June 23, 2012|By Stephanie Chavez
  • Smoke billows from a wildfire west of Colorado Springs, Colo.
Smoke billows from a wildfire west of Colorado Springs, Colo. (Btyan Oller / Associated…)

Evacuation orders were lifted Saturday night for about 2,300 Utah wildfire evacuees after officials determined the blaze no longer posed a threat.

The decision came after the fire had burned within a quarter-mile of some homes in Saratoga Springs and Eagle Mountain, about 40 miles south of Salt Lake City, Bureau of Land Management spokeswoman Teresa Rigby said. No homes have burned.

“The fire itself is still active but it no longer is a direct threat to homes,” Rigby told the Associated Press. “Most of the fire is up on the mountain at this time and not near the subdivisions.”

Authorities believe the so-called Dump fire was sparked when a bullet grazed a rock on public land near a landfill popular as an unofficial shooting range.

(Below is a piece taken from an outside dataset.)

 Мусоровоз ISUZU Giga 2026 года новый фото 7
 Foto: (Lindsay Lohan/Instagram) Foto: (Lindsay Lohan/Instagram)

Meanwhile, fires erupted throughout Colorado on the hottest day of the year, according to the Denver Post. One fire broke out in the town of Estes Park, near the Beaver Meadows entrance of Rocky Mountain National Park; about 20 homes and structures were lost.

Both the High Park fire and a blaze in Colorado Springs flared Saturday.

Hot, dry weather and gusty winds are expected to worsen conditions in Colorado, where firefighters are battling at least eight fires.

"We have a couple of critical fire days ahead," Steve Segin of the Rocky Mountain fire team told the Post.

In Nevada, a wildfire that has scorched more than 11,000 acres of rugged terrain in northeast Nevada near the Utah line is 75% contained. It began as a U.S. Forest Service prescribed burn that escaped June 9.

In New Mexico, heavy rain has helped crews increase containment lines on the 69-square-mile fire near Ruidoso that began June 4. The more than 464-square-mile Whitewater-Baldy blaze, the largest in state history, is 87% contained, the Associated Press reported. It began May 16.